Immune Thrombocytopenia: Risks and Impact on Patients

2020-11-20 20:57:00
Tags: immune thrombocytopenia,oncology



A discussion on the risks of bleeding episodes and venous thromboembolism associated with immune thrombocytopenia.


Bhavesh Shah, RPh, BCOP: It’s interesting how many of these patients will probably need anticoagulation. David, I was going to ask you about the complexity of being on anticoagulation and having ITP [immune thrombocytopenia]. How do you manage these patients in practice?

David Hughes, PharmD, BCOP: Yes, it’s an interesting question, and 1 that comes up more frequently than not. A lot of these patients end up having a procoagulable state based on underlying comorbidities or conditions that are predisposed for patients with ITP, such as lupus, Evans syndrome, or syndromes that put patients in more of a thrombotic state. Then they’re ultimately put on anticoagulation. These patients can still experience venous thromboembolisms [VTE] or clots, even when their platelets are below the normal limit. A lot of this comes when you end up anticoagulating a patient. It’s to be done with extreme caution. Our thresholds end up being a little lower because, as we’ll talk about, the goal is not necessarily normal platelets in ITP but preventing symptoms of bleeding.

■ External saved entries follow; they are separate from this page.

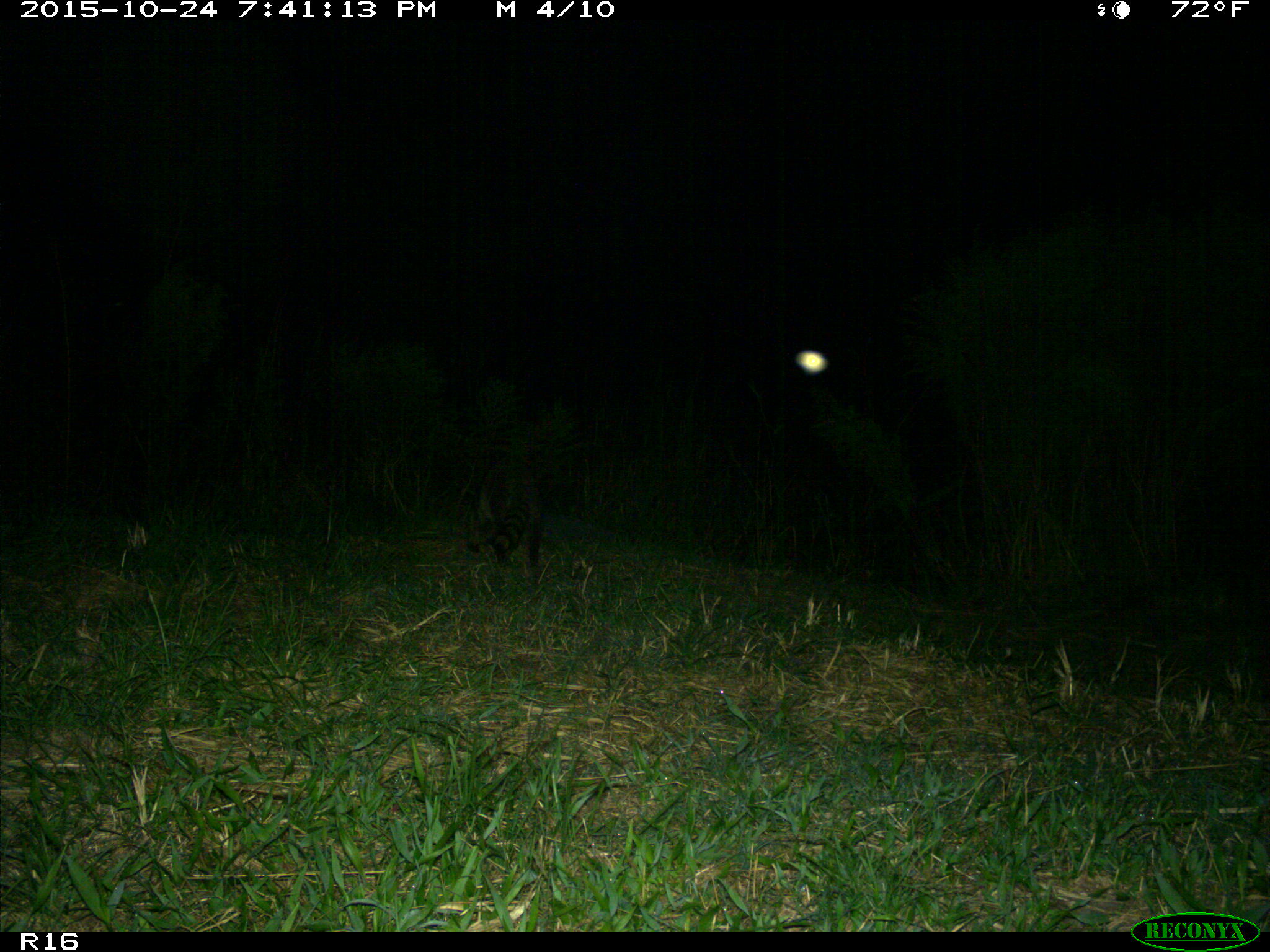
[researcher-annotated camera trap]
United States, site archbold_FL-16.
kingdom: Animalia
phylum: Chordata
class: Mammalia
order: Carnivora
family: Procyonidae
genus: Procyon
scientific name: Procyon lotor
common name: common raccoon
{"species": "Procyon lotor (common raccoon)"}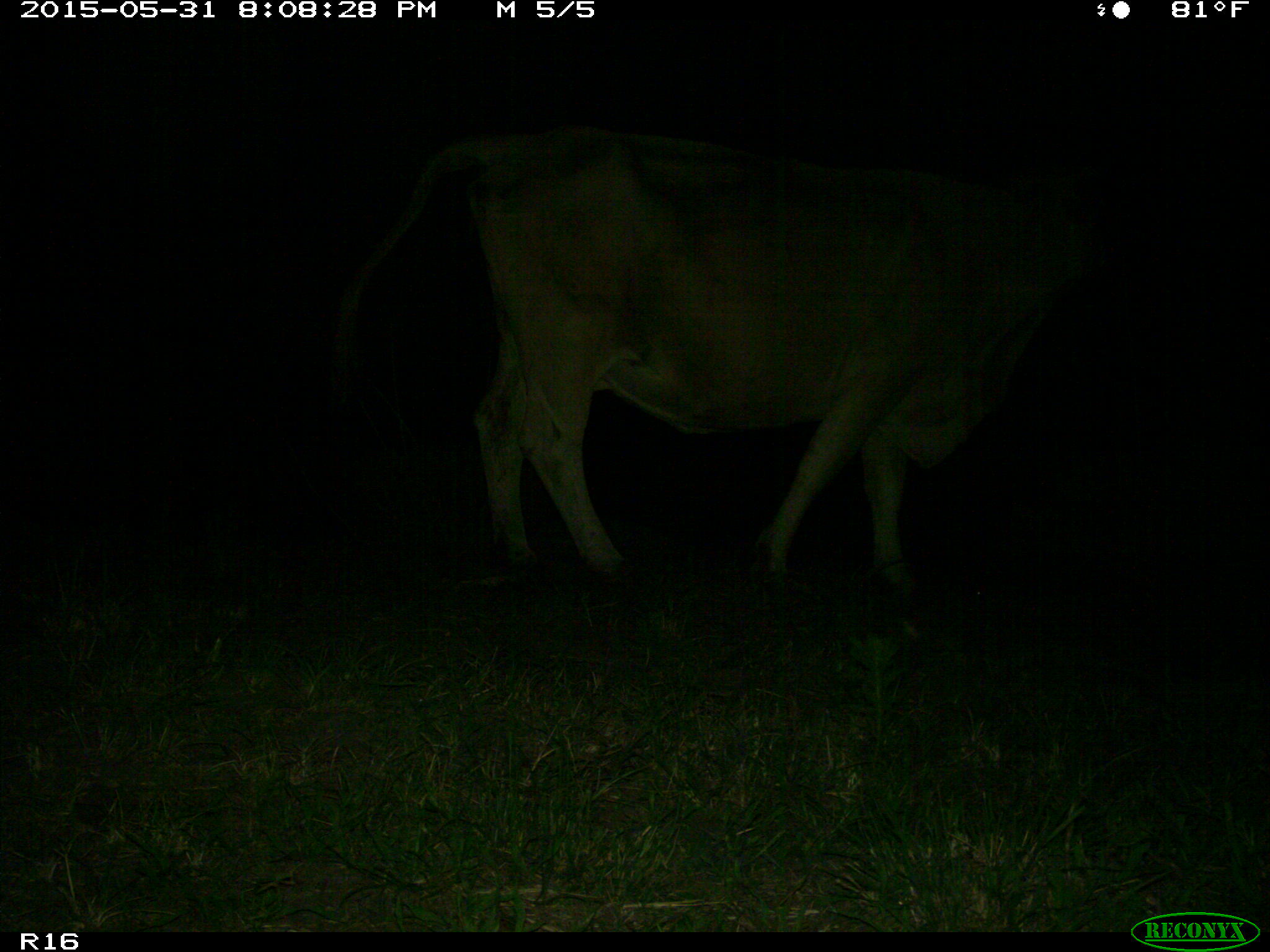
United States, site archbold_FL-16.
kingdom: Animalia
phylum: Chordata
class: Mammalia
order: Artiodactyla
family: Bovidae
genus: Bos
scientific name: Bos taurus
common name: domestic cow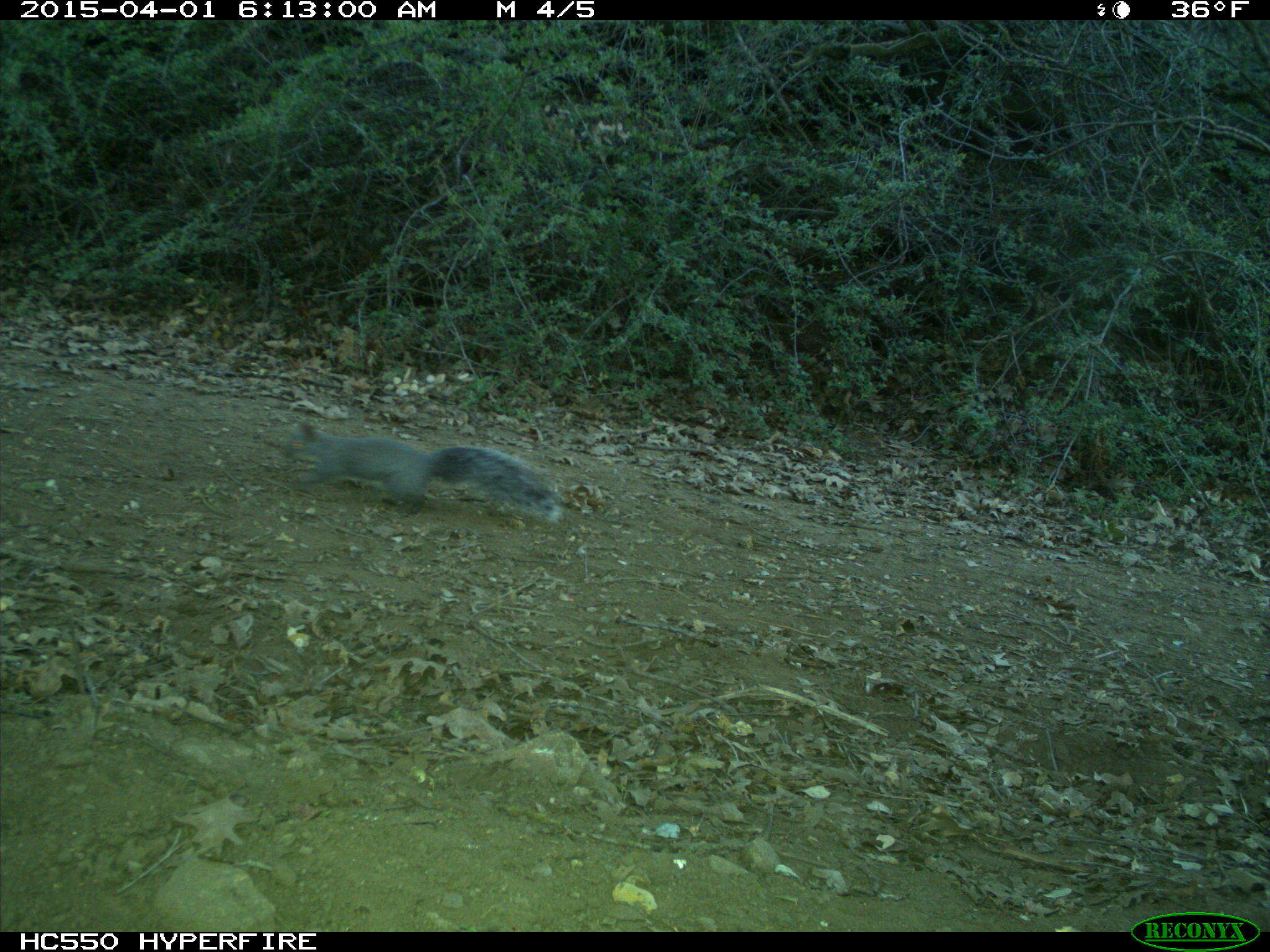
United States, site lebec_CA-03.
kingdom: Animalia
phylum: Chordata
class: Mammalia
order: Rodentia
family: Sciuridae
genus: Sciurus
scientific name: Sciurus carolinensis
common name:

It’s important to take a fine balance with these patients and understand that we have to think of it as how do we maximize treatment for patients with ITP, prevent bleeding episodes, and at the same time anticoagulate them for a known event.

Bhavesh Shah, RPh, BCOP: Yeah, I’m sure. Sorry, go ahead, Ali.

Ali McBride, PharmD, MS, BCOP, FASHP, FAzPA: That’s a great point and 1 that’s often unseen. When you have low platelets—David really talked about this—you are still at high risk for VTE. Even though a patient has a platelet count of 5000 per mm3, that risk is a component of that patient. We always say that ITP won’t clot. But if we don’t treat or evaluate, there’s always a high risk for clotting, because 5 is a much larger number when you’re looking at millions vs 5000 or 5 per mm3 in itself. Great point.
 
Bhavesh Shah, RPh, BCOP: Go ahead, David.

David Hughes, PharmD, BCOP: I think it’s something we’ve seen in practice. We see patients, as I said, clot at 5000, 10,000 per mm3. They don’t necessarily need that higher than normal, 800,000 to a 1 million per mm3 platelet count. A lot of people might think, “That’s where they’re going to clot, when they’re on a therapy that’s making their platelets that much higher.” But we know in practice, that is not always the case.

Bhavesh Shah, RPh, BCOP: It seems challenging to manage these patients who are balancing their thrombocytopenia, and then you’re balancing their bleeding risk in addition to the existing bleeding. I would be curious to know what you think about the quality of life that these patients have. What quality-of-life factors are taken into consideration?

David Hughes, PharmD, BCOP: One factor that’s commonly seen in ITP—which I feel is often underrecognized in clinic—is fatigue. When a lot of these patients present with lower platelet counts, fatigue is a hallmark symptom. Patients who have lower platelets and have had chronic ITP for years can get a sense if they are feeling really tired. They’re going to see this debilitating effect, because they’re going to feel more fatigued when their platelets are lower.

Having said that, there’s many quality-of-life measures that go into the overall treatment, not just with the disease itself and being in a place where you’re going to have low platelets. You have to be more cognizant of physical activity and the things you’re out doing. A typical nosebleed that someone may have in allergy season may be more detrimental to a patient with ITP.

But there’s a lot of push. I know we’ll talk later about this, but many treatments require ongoing monitoring, frequent clinic visits, and potentially some hospitalization. These are patients that live with a chronic condition that ultimately affects their quality of life, whether it’s fatigue, symptoms from the disease itself, or from treatment that’s arguably helping their disease, but necessarily interfering with other aspects of their quality of life.